Bei 186cm würde ich zu L greifen mit Kombi eines 40er Vorbaus.
Ich bin 179 und fahre es in Gr M mit 40er Vorbau, passt soweit, könnte aber manchmal auch gern etwas länger sein.
Wenn Du hier im Norden wohnst, kannst Du mein Reign in M gern mal testen.


----------



## BassSetAlight (22. März 2016)

Ich bin 173cm groß mit 82 cm Schrittlänge, ich stand also genau zwischen S und M.
Ich habe mich dann für das größere entschieden und habe einen kürzeren Vorbau montiert. Passt perfekt!

Also greif zum L und mach dir nen kürzeren Vorbau dran ;-)

Ich komme aus Darmstadt, wenn du also daher kommst, melde dich.


----------



## rmaurer (22. März 2016)

Hallo ich (180/88SL) fahre zwar ein Trance SX in L würde das Reign aber definitiv in M kaufen! (Hinweis: Aufgrund meiner Schrittlänge bin ich ein "Langbeiner". Ein "Sitzriese" könnte die Sache wieder ganz anders empfinden)

Bin beim Testival in Brixen 2014 das Trance sowie 2015 das Reign in jeweils beiden Rahmengrößen M / L auf derselben Teststrecke gegeneinander probegefahren. Ich für mich erkenne einen zu kleinen/kurzen Rahmen relativ schnell durch eine unangenehm empfundene, eher gedrungene Sitzposition im Uphill, so war es ganz klar beim Trance in M der Fall, während ein zu großer Rahmen wie der des Reign in L eher durch ein träges schwerfälliges Handling auffällt, vor allem wenn du die kleinere Rahmengröße kurz darauf gegentesten kannst merkst du im direkten Vergleich den Unterschied deutlich, der subjektive Fahrspass war beim Reign in M einfach deurlich größer.

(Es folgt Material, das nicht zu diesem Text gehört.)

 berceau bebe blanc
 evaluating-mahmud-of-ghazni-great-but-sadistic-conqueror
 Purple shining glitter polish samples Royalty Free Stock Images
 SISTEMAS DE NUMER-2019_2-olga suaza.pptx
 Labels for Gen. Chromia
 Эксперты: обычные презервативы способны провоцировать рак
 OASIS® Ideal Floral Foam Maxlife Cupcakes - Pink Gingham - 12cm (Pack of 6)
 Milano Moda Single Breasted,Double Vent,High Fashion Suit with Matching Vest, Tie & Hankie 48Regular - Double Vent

Klar du kannst dir die Sitzposition auch am größeren Rahmen durch einen 30er Vorbau und weniger Spacer "passend" machen aber der zu große Rahmen bleibt (-> Radstand/Radlastverteilung).
Ich fahre das Trance in L übrigens auch mit 50er Vorbau, 780er Lenker.

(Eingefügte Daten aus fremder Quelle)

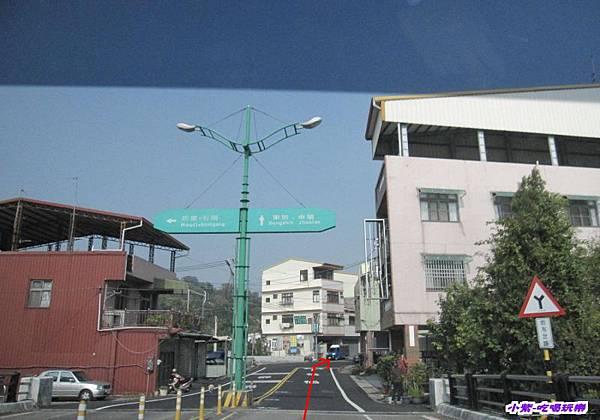 往東勢卓蘭方向.jpg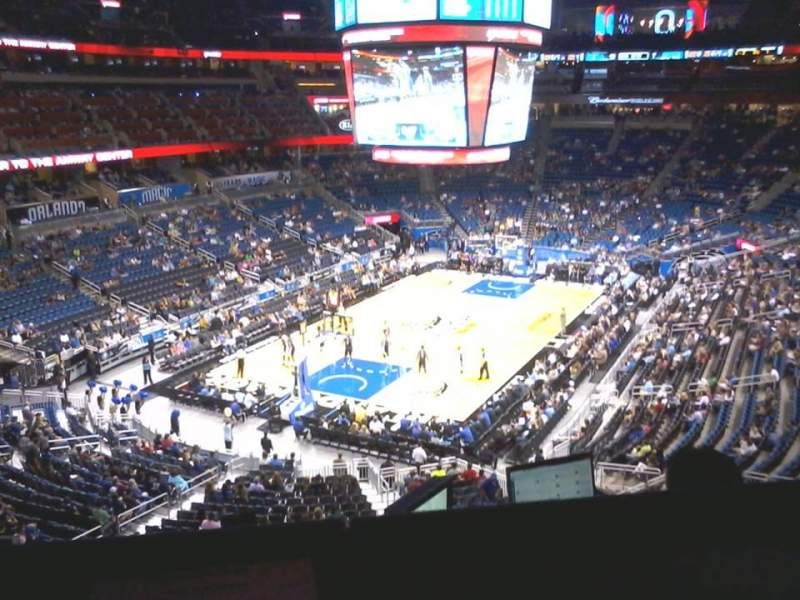 Seating view for Amway Center Section Media Loge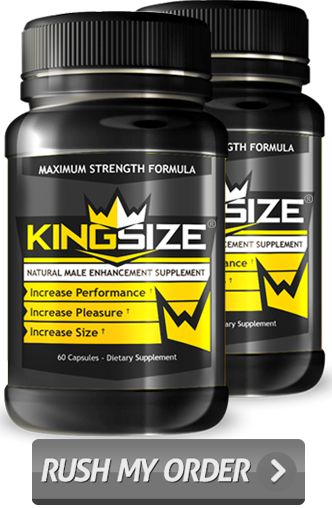King Size Male Enhancement is the best and safe product to help you boost your sexual performance and desire. It is the one stop destination to help you get free from bedroom troubles. visit : http://www.supplementsauthority.com/king-size-male-enhancement/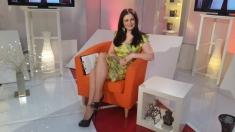 """Pe timp de vară, TVR 2 vă aduce interviurile """"IERI-AZI-MÂINE"""" de la ora 10:10"""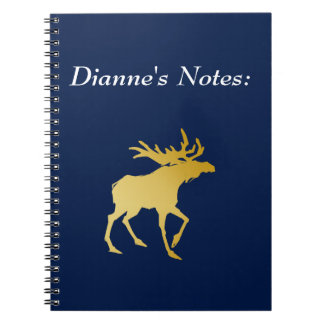Elegantly Luxurious Gold Antler Deer Notebook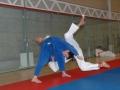 judolager_tenero_2008_042
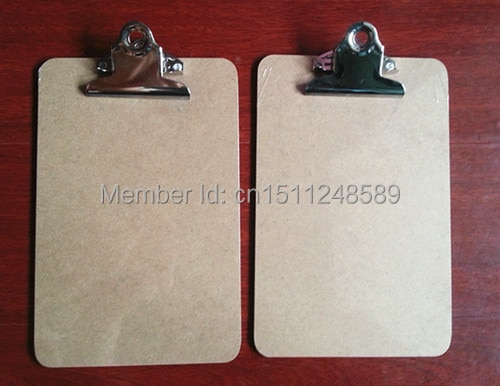 Hot sale A5 MDF clipboard writing pad menu file clip board with butterfly office supplies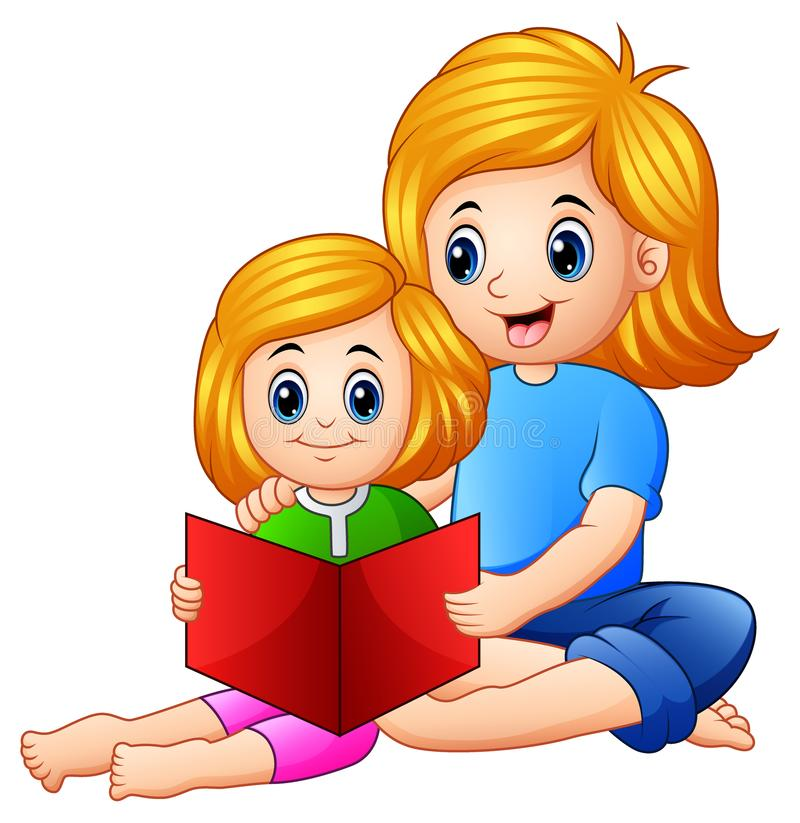 母亲和女儿一起阅读书在白色背景 库存例证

Wie gesagt sowas kann man leider nur im direkten Vergleich herausarbeiten und ist natürlich auch hochgradig subjektiv da neben Körperproportionen auch persönliche Präferenzen sowie der Fahrer Background (XC, Downhill?) eine große Rolle spielen.


----------



## Kunterbunt (13. April 2016)

Hej!

Ich bin 182cm groß, Schrittlänge 84cm und ich fahre mein Reign in L mit einem 40mm Vorbau. Vorher hatte ich das 2013er Reign SX in M und würde nicht mehr auf das M zurückwechseln.


----------



## jokijoker (16. Mai 2016)

Hi zusammen,

ich habe mich für das L / large entschieden und bin seeehr zufrieden. Die Geo (Stack, Oberrohr, Radstand) passt sehr gut für eigentlich alles, und bei M wäre das Sitzrohr wohl zu kurz mit der Reverb. Ich habe einen 35mm Vorbau montiert, aber der Standard 50mm hat eigentlich auch sehr gut gepasst. 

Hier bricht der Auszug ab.